** start Records shown **
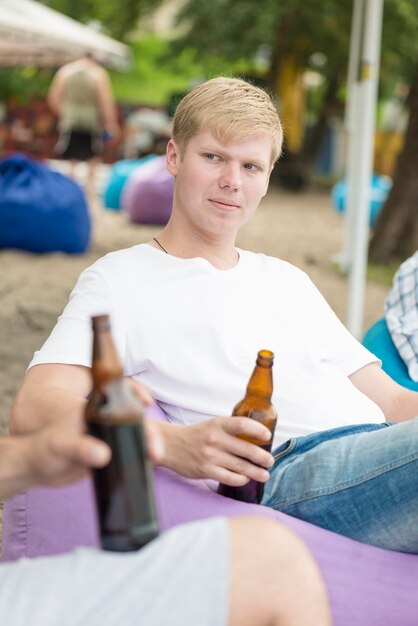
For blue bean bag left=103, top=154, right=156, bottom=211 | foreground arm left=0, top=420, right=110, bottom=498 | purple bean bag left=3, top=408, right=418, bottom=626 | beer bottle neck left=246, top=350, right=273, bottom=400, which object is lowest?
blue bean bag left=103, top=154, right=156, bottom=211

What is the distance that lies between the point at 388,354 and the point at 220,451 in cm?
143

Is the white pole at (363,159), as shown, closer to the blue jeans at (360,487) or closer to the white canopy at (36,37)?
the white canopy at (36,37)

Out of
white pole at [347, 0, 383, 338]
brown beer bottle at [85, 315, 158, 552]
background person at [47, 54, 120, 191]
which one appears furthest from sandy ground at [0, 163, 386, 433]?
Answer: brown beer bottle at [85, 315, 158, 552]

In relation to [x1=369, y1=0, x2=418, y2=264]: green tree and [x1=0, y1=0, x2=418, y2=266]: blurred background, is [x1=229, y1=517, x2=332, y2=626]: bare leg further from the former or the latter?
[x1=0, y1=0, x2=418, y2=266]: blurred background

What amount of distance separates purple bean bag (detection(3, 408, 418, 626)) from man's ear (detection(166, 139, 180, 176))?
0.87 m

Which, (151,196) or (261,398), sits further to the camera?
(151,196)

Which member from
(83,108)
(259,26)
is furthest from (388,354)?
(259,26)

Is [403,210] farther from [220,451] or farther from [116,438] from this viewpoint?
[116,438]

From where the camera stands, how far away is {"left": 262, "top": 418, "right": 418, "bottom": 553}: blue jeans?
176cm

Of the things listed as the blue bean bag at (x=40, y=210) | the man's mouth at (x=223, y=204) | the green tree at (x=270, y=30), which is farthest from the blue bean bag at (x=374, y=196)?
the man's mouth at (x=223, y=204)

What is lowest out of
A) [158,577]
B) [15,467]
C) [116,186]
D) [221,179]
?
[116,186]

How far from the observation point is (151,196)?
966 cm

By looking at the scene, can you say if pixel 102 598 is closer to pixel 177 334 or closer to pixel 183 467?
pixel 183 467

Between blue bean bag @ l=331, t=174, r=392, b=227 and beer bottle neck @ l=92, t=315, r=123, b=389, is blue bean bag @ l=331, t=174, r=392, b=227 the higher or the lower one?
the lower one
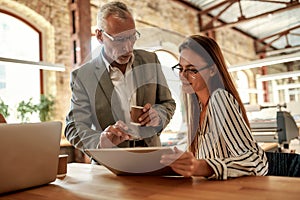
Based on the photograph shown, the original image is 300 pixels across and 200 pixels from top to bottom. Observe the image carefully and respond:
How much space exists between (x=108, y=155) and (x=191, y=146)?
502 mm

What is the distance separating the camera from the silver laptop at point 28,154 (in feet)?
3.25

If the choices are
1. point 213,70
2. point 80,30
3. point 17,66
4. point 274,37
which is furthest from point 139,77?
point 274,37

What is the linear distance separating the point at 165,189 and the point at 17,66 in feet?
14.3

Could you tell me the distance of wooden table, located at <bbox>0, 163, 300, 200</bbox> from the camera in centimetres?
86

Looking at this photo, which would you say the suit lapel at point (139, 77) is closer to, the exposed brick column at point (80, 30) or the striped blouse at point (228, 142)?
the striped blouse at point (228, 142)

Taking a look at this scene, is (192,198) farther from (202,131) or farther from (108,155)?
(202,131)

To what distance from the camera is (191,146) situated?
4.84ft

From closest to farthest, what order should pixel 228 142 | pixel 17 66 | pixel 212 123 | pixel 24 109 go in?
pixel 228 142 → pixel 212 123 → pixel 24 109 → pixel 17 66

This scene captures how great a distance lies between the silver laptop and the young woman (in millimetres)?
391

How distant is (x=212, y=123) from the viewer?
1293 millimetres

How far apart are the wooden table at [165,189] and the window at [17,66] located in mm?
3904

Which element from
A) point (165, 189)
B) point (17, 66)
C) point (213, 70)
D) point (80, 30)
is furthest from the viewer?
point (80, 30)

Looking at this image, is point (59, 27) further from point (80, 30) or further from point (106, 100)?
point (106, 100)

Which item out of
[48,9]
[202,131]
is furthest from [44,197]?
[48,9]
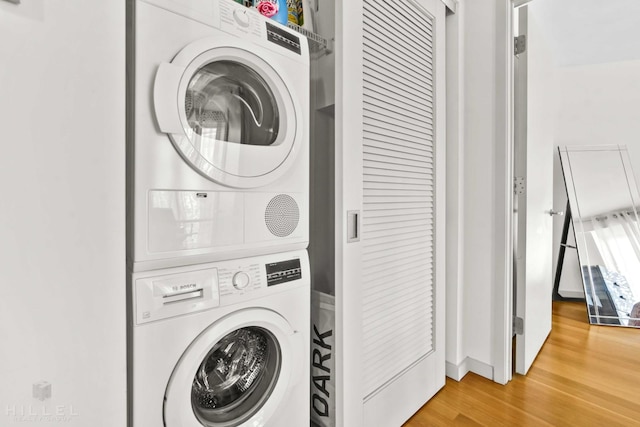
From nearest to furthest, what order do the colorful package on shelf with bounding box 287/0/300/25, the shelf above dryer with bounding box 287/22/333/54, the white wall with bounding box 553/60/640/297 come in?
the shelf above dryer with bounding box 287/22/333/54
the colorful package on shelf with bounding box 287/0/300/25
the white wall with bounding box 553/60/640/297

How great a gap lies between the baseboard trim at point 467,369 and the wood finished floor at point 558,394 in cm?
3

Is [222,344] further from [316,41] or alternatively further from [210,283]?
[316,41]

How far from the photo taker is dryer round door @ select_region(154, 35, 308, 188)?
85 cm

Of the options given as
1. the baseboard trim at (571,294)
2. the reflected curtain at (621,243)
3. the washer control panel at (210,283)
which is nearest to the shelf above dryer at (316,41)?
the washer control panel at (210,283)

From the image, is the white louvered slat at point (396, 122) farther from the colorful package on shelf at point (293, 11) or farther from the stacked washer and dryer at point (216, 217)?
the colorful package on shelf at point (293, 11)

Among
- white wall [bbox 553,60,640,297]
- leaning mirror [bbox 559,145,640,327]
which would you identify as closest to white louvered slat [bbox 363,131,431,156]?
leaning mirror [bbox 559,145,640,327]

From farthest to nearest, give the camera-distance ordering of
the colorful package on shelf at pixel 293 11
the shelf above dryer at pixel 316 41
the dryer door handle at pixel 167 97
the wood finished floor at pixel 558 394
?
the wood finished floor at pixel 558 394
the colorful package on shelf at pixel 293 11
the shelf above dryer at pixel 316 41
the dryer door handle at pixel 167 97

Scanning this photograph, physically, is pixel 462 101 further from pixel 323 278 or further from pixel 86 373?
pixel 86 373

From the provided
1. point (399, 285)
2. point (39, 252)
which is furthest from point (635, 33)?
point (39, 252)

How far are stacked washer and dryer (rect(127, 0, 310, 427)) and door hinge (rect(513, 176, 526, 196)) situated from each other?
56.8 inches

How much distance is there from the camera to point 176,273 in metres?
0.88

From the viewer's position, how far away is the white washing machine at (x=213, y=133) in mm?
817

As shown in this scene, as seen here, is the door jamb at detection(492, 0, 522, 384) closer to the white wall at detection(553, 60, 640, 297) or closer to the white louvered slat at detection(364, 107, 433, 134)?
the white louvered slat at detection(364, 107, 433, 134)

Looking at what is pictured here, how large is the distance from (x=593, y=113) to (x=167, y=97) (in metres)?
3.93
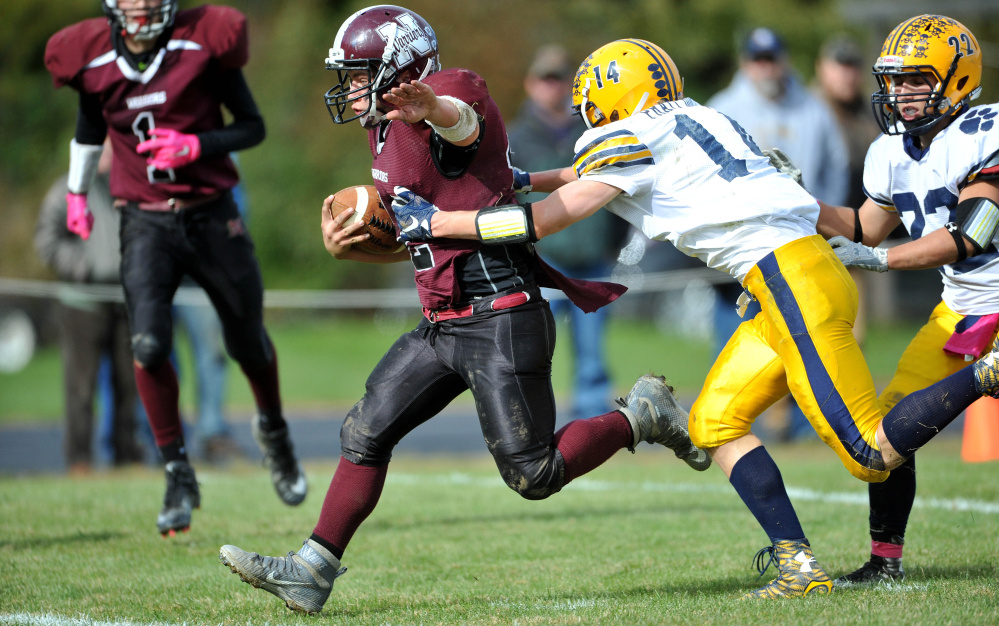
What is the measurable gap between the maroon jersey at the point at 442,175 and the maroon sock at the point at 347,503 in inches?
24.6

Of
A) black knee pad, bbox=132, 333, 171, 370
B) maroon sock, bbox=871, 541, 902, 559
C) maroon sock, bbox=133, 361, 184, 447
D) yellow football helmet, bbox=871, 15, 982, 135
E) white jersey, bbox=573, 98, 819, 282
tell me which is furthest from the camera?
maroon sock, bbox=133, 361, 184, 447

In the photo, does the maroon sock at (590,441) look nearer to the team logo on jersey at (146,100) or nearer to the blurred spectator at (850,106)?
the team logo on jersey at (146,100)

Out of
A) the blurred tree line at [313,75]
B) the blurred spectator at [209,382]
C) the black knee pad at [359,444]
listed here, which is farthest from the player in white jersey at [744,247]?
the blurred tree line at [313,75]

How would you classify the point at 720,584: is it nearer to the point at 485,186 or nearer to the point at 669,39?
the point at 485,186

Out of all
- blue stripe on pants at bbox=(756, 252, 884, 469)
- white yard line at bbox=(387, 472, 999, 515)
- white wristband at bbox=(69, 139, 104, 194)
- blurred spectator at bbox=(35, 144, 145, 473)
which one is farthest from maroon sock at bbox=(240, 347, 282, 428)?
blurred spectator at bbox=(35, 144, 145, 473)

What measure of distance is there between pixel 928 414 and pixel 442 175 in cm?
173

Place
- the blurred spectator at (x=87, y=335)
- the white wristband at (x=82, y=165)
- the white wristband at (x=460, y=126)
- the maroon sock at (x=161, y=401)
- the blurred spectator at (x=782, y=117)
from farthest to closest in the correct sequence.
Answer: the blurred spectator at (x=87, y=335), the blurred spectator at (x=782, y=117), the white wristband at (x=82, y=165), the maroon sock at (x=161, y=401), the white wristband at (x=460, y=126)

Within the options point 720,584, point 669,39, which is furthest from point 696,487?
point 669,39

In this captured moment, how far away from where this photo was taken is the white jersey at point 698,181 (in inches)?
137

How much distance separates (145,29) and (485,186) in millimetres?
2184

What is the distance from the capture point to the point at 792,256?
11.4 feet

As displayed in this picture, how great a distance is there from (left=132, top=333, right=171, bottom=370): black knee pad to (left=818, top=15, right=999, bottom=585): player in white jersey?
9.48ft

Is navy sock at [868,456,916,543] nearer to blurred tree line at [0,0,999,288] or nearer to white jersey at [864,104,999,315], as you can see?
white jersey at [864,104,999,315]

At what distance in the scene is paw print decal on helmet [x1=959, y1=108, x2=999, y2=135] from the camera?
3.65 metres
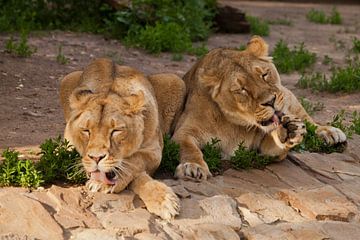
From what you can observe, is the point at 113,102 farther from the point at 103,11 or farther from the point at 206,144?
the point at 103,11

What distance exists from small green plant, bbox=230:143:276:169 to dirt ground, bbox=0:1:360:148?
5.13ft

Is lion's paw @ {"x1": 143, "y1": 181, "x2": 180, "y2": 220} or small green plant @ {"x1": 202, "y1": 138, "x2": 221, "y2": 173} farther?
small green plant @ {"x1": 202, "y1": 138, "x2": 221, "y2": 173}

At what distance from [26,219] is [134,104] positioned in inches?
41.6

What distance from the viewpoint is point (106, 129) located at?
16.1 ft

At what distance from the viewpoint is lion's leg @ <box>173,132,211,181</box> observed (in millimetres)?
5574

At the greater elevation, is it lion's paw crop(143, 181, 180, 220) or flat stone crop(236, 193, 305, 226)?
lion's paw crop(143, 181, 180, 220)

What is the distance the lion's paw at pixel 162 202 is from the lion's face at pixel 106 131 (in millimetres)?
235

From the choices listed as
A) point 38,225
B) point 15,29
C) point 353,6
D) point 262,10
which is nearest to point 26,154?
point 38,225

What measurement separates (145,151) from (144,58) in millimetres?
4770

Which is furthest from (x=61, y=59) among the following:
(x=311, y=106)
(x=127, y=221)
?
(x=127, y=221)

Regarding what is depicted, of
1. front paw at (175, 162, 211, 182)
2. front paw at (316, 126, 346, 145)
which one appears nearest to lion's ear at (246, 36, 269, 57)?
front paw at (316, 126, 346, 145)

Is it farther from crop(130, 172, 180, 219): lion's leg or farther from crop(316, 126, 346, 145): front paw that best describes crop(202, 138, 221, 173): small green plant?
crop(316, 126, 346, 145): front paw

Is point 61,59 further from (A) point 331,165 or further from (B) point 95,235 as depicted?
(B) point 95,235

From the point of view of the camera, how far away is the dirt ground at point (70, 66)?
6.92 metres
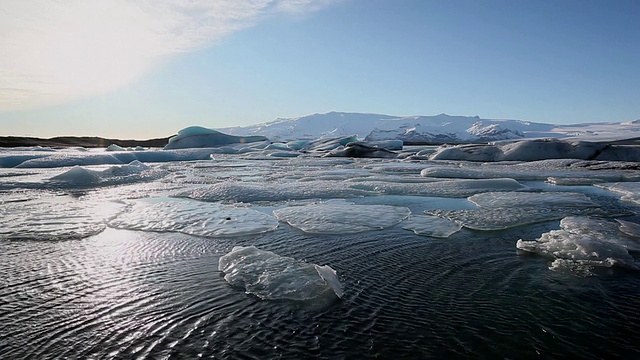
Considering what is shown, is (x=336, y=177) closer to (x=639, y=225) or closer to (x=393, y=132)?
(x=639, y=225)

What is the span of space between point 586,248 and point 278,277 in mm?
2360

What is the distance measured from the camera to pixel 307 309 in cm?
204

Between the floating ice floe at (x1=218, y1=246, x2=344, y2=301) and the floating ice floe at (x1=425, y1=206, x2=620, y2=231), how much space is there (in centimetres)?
** end Records shown **
> Task requirements: Extract, verbatim and alone, the lines from the line that contains "What measurement separates" to the last line of the records, inclusive; drop any picture.

> Answer to this exercise:
What measurement separates (145,151) from (144,58) in millimetres?
4770

Which is furthest from (x=61, y=59) among the following:
(x=311, y=106)
(x=127, y=221)
?
(x=127, y=221)

Regarding what is depicted, of
1. front paw at (175, 162, 211, 182)
2. front paw at (316, 126, 346, 145)
which one appears nearest to lion's ear at (246, 36, 269, 57)?
front paw at (316, 126, 346, 145)

Is it farther from crop(130, 172, 180, 219): lion's leg or farther from crop(316, 126, 346, 145): front paw that best describes crop(202, 138, 221, 173): small green plant?
crop(316, 126, 346, 145): front paw

Is point 61,59 further from (A) point 331,165 or further from (B) point 95,235 as depicted?
(B) point 95,235

From the point of view of the camera, how far away is the dirt ground at point (70, 66)?
6.92 metres
Considering what is shown, is (x=336, y=177) closer to (x=639, y=225) or closer to (x=393, y=132)?
(x=639, y=225)

What is the span of space between point 586,248 and point 278,277 in mm?
2360

What is the distance measured from the camera to pixel 307 309 in cm?
204

Between the floating ice floe at (x1=218, y1=246, x2=344, y2=301) and the floating ice floe at (x1=425, y1=206, x2=620, y2=231), how much space is there (in centimetres)?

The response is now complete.